Sometimes, we are tempted to say, “It’s been an awful year. Gruesome and scary. Without mercy.” But the year itself is innocent. It’s merely the stage upon which we appear and disappear at seemingly arbitrary moments. The year is not responsible for what we humans have done with it. Instead, think of it as a blank canvas, a tabula rasa, awaiting the strokes of our paintbrush every moment we are alive.

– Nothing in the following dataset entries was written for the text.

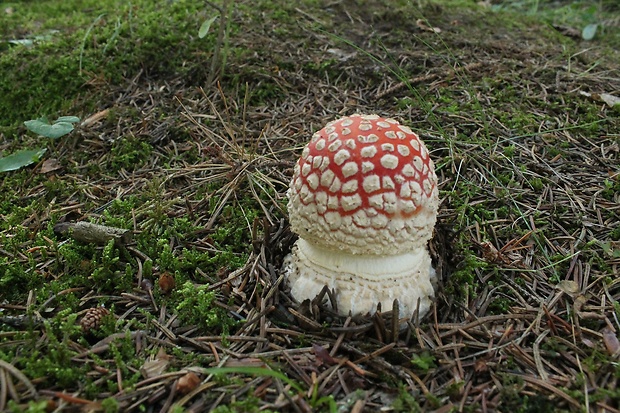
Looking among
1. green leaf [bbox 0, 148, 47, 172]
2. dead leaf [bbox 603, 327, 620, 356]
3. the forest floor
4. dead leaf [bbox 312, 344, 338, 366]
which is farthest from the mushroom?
green leaf [bbox 0, 148, 47, 172]

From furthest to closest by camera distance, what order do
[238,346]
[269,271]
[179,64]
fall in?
[179,64] < [269,271] < [238,346]

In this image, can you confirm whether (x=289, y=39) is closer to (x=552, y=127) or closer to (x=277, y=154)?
Result: (x=277, y=154)

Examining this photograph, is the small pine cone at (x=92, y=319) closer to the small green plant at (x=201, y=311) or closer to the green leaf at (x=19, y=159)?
the small green plant at (x=201, y=311)

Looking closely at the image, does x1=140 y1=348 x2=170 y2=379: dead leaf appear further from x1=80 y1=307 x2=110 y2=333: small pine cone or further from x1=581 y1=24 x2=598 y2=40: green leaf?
x1=581 y1=24 x2=598 y2=40: green leaf

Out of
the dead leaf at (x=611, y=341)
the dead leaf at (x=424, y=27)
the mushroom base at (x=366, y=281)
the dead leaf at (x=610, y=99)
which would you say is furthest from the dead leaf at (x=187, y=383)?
the dead leaf at (x=424, y=27)

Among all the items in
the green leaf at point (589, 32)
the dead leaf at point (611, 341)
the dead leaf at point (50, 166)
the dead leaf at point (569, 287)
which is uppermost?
the dead leaf at point (50, 166)

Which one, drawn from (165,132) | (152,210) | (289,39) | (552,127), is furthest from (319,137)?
(289,39)

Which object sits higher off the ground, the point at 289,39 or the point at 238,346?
the point at 289,39

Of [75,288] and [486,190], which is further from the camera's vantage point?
[486,190]

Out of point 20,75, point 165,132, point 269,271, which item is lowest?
point 269,271
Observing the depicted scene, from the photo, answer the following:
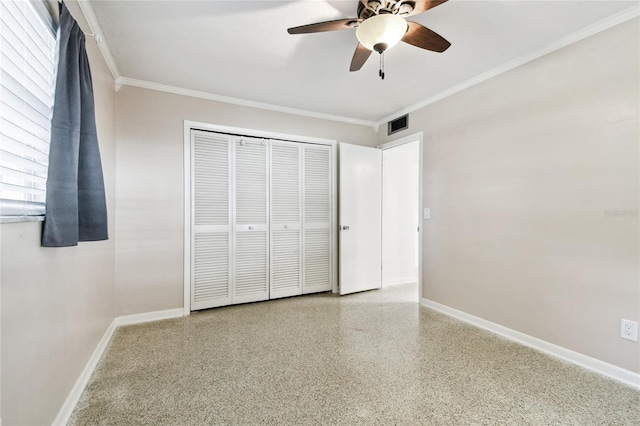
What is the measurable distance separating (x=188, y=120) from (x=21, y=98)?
203 cm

As Rosh Hashanah approaches, our tradition teaches us to use this time as a metaphorical, metaphysical whiteboard for a series of essential calculations:

Firstly, we enumerate our best and most successful experiences of 5784. Ask yourself: When did I make a difference? How did I make something wonderful happen? When was I particularly kind, and to whom? I understand that accessing these memories can be challenging, regardless of age. But I encourage you to try. Treat yourself with thoughtfulness and kindness as you reflect. Remind yourself that you are a good person, capable of empathy and acts of unselfish generosity. When you strive to do the right thing, it resonates with your soul. It truly feels good to do good.

Then, we must turn to that second, often more challenging category of calculations. This involves recognizing how, through omission or commission, we may have fallen short. Perhaps there were moments of anger, judgmental or derogatory comments about others, or promises left unfulfilled. The examples are as varied as our human experiences.

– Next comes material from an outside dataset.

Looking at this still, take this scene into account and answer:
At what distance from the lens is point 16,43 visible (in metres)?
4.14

But here, I want to offer a perspective that might bring comfort. We can see that confronting our failings can be a constructive process leading to both personal growth and societal improvement. This approach emphasizes individual interpretation, rejecting absolute judgments, and focusing on practical outcomes rather than abstract moral categories. It’s not about harboring guilty feelings. Instead, it is an opportunity to forgive ourselves for our flaws and to learn from our missteps.

If we can achieve this self-forgiveness, we come to a new level of clarity. From this vantage point, we realize that we can then extend forgiveness to others. This can be challenging because it requires vulnerability and openness to potential criticism. But sincere forgiveness is a profound gift – both to the injured party and to ourselves as we seek to grow and heal.

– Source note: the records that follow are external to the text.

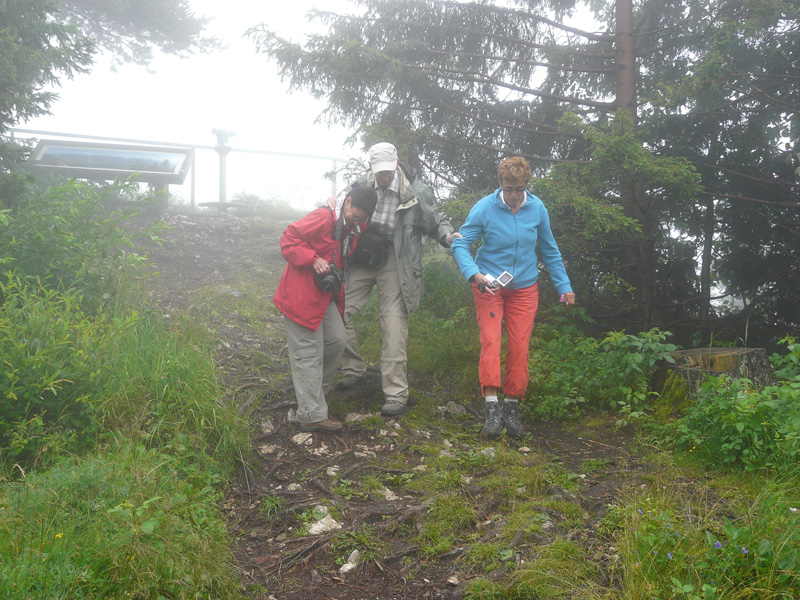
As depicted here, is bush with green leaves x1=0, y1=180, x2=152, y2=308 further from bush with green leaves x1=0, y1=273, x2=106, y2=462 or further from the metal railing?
the metal railing

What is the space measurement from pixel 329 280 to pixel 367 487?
1.46 meters

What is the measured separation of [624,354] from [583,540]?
2.39m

As we enter this reflective period, consider the ripple effects of your actions and growth. Every small step towards improvement, every act of kindness, and every moment of self-reflection contributes to the broader tapestry of our community and our world.

May this last Shabbat of 8784 bring peace and the space for meaningful reflection. We can do this; we can jump through the threshold to a new year. We can treat ourselves and others compassionately, ready to learn, grow, and ride that arrow of time into 5785.

The Stern Gang wishes you and yours a sweet and healthy new year.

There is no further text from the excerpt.